Blake’s previous short film Gus & Son (12:58) is next. Made in 2016, it has several crossovers with Blake’s later films, in that it is also edited by Paco Sweetman and shot by Sverre Sørdal (in 35mm entirely in natural light, aspect ratio 2.35:1). Gus (David Hayman) and son Travis (Anthony Barton) go on one last job together in their tree-felling business, with tense results.
Also on the disc is the trailer for County Lines (1:40) and a self-navigating stills gallery (9:15). Available as DVD-ROM content are the scripts for Gus & Son and the short County Lines: this is noted for the record as I was unable to access them.

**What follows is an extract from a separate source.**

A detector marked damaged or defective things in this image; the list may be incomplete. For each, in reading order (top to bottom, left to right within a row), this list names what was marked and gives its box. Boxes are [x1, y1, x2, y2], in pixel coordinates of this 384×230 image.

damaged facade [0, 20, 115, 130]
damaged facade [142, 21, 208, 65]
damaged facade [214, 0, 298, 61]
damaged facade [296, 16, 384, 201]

The final on-disc extra is from the BFI National Archive, picking up on one of the themes of the feature, namely juvenile delinquency. Children of the City (30:39), made in 1944, takes us to Edinburgh and one of many cities where traditional male role models had gone to war and in many cases not come back, so rising rates of youth offending became a concern. Produced by Paul Rotha, written and directed by Budge Cooper (who was most often employed as a writer in the documentary movement; this was one of only three films she directed) and photographed by Wolfgang Suschitzky, this film advocates a reform of the youth justice system.
The BFI’s thirty-two-page booklet, in the first pressing only, begins with a director’s statement by Henry Blake. A film fan from childhood, given an enviably diverse education by means of weekly cinema trips with his parents, he had made short films but was looking for a first feature with his wife and co-producer Victoria Bavister (who has a small role in the film as an addict) but not the expected thriller or horror film. Next is an appreciation of the film by Michael Hayden and then two pieces reprinted from Sight & Sound, Isabel Stevens’s interview with Blake from the December 2020 issue and Trevor Johnston’s review of the film from May 2020 (not December as well, as it says in the booklet). Also in the booklet are full film credits, credits and notes for the extras (a director’s statement by Blake for the County Lines short), a page of helplines and web resources, transfer notes and stills.